Le synopsis. Depuis sept ans, "La Vieille", une milliardaire américaine débarque à Rome pouer jouer au "scopitone scientifico" avec des indigènes. Peppino, ferrailleur, et Antonia, femme de ménage, qui élèvent leurs quatre enfants dans un bidonville, se précipitent comme d’habitude vers sa villa avec l’espoir de gagner enfin. Elle leur avance une mise d’un million de Lires. Ses domestiques observent les parties et transmettent les informations aux habitants du bidonville proche…

Le couple perd d’abord, puis gagne 284 millions de lires. Mais la Vieille moribonde continue à jouer et gagne. Antonia accepte que Richetto « le tricheur » remplace Peppino et chacun, au bidonville, apporte sa participation. Ulcéré, errant près de la villa, Peppino sauve le « tricheur » qui s’est jeté à l’eau : ils ont tout perdu. Peppino pardonne même à Antonia, même. d’avoir perdu 300 000 de lires à crédit… Le couple hypothèque sa baraque pour rembourser la Vieille, avec l’espoir de recommencer l’année suivante. A l’aéroport, elle refuse l’argent, comme d’habitude, mais propose de le jouer et… Peppino perd! 

Une fable corrosive. Cinquante ans après, on retrouve toujours tout l'art de Luigi Comencini parvenant sur un thème aride et abstrait de la "lutte des classes" à tourner une oeuvre accessible. "L'Argent de la vieille" est certes un film éminemment "politique". L'idée du film est venue au scénariste Rodolfo Sonego d'une anecdote qu'il avait entendue: un millionnaire sillonnant le monde entier retrouvait chaque année un couple d'italiens miséreux pour faire des parties de cartes.  


Revue de presse


On en parle

Au moment du départ, Cleopatra, leur fille aînée, offre à la Vieille un cadeau qu’elle a confectionné : un gâteau empoisonné. Grossissant le trait, Rodolfo Sonego prête à Bette Davis le visage de cette vieille excentrique et à Silvana Mangano et Alfredo Sordi, celui d'Antonia et Pepinno. L'un des grands atouts du film  - bien qu'étant d'une féroce allégorie de la lutte des classes - aucun parti-pris n'est engagé.
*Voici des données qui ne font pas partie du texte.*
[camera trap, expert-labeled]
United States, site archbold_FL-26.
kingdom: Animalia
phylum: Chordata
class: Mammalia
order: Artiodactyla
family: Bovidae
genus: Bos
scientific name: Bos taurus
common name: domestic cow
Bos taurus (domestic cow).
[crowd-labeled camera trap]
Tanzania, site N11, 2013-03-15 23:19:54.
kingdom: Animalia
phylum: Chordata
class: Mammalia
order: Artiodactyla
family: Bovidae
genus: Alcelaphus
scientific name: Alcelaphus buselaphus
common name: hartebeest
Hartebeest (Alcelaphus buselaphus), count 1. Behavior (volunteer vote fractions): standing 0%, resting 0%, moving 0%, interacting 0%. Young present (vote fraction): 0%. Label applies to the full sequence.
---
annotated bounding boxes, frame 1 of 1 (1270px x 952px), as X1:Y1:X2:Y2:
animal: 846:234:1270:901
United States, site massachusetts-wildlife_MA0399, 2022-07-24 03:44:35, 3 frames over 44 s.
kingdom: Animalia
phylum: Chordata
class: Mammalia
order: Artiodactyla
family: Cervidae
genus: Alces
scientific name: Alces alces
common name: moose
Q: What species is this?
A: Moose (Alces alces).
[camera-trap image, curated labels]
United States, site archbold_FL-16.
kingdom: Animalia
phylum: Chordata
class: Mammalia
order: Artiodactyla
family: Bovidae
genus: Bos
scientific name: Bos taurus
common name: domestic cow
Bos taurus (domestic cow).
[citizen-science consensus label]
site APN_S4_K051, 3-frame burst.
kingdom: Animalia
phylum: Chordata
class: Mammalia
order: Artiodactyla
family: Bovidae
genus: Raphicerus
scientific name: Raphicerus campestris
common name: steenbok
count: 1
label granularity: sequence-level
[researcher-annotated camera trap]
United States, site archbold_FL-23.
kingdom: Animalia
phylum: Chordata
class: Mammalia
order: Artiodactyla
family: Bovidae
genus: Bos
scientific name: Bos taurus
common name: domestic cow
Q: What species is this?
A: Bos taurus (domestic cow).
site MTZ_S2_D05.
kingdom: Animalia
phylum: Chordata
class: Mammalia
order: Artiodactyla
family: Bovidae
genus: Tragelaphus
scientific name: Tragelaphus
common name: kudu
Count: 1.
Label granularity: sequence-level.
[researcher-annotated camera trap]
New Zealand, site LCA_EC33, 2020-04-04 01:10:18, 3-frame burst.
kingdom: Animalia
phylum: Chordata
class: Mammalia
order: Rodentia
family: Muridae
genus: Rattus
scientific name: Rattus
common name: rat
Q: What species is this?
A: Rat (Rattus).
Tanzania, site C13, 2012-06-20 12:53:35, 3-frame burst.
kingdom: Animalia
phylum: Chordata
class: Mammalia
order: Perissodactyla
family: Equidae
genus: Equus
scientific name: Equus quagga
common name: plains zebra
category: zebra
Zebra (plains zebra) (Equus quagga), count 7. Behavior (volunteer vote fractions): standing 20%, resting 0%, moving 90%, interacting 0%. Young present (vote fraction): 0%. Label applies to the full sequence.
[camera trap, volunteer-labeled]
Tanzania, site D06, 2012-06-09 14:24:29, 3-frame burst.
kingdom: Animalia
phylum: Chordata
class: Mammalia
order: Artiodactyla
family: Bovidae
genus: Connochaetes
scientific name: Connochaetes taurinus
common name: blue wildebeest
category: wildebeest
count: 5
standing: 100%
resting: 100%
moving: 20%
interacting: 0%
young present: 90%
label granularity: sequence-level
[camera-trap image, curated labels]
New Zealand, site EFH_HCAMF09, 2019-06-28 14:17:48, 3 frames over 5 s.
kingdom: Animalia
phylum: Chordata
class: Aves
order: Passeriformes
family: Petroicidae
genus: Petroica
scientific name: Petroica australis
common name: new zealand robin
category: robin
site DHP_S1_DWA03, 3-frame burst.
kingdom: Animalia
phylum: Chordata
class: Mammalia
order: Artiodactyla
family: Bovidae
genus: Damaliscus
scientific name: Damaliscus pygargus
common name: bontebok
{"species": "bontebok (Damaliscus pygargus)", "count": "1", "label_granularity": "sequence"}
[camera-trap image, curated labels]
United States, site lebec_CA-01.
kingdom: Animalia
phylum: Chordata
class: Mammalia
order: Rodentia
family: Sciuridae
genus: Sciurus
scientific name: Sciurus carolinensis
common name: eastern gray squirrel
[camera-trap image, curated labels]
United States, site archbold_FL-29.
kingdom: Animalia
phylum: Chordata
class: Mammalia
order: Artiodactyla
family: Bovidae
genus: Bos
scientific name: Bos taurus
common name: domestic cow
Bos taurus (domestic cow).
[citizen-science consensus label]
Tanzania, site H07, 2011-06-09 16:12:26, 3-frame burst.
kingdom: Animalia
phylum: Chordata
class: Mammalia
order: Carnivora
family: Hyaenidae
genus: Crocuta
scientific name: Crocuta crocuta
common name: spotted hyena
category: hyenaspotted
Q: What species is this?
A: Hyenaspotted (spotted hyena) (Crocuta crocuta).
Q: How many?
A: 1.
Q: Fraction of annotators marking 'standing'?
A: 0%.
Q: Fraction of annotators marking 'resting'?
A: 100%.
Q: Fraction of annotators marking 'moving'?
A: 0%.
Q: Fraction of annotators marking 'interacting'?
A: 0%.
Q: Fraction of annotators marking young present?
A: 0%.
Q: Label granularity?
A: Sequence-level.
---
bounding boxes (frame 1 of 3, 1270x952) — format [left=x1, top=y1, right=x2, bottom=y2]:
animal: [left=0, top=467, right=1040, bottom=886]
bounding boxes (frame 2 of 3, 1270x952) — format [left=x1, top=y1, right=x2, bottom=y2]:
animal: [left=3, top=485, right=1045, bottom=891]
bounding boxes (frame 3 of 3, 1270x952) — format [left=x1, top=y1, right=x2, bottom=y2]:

La cruauté de la vieille est clairement dépeinte mais le couple d'italiens n'est pas mieux loti avec sa soif d'argent facile.

Grâce à ses interprètes et à une critique mordante qui ne perd pas une seconde son but premier -  à savoir faire rire - , "L'Argent de la vieille" est l'une des plus grandes réussites du cinéma transalpin des années 1970.

 

Sordi et Mangano, couple gagnant. De tous les grands acteurs de la comédie italienne, Alfredo Sordi  (1920-2003) est celui qui a eu la carrière la plus longue (soixante ans), la plus prolifique ( 150 films), la plus variée: doubleur, scénariste, réalisateur, producteur et bien sûr acteur sous la direction de Fellini, Comencini, Monicelli, De Sica, Risi, Scola, Rosi... Sa carrière reflète l'histoire de l'Italie jusqu'en 1998, date de son dernier film.

En un film unique "Riz amer" de Guissepe de Santis (1949), Silvana Mangano (1930-1989) passe du statut de figurante sexy, à celui d'une actrice reconnue... et recherchée.. Elle tourne pour Visconti dans "Mort à Venise( 1971) et "Violence et passion" (1974) ainsi que "Oedipe-roi" (1967); "Théorème" ou "Le Décameron" de Pier-Paolo Pasolini; "Le Procès de Vérone" de Carlo Lizzani (1963).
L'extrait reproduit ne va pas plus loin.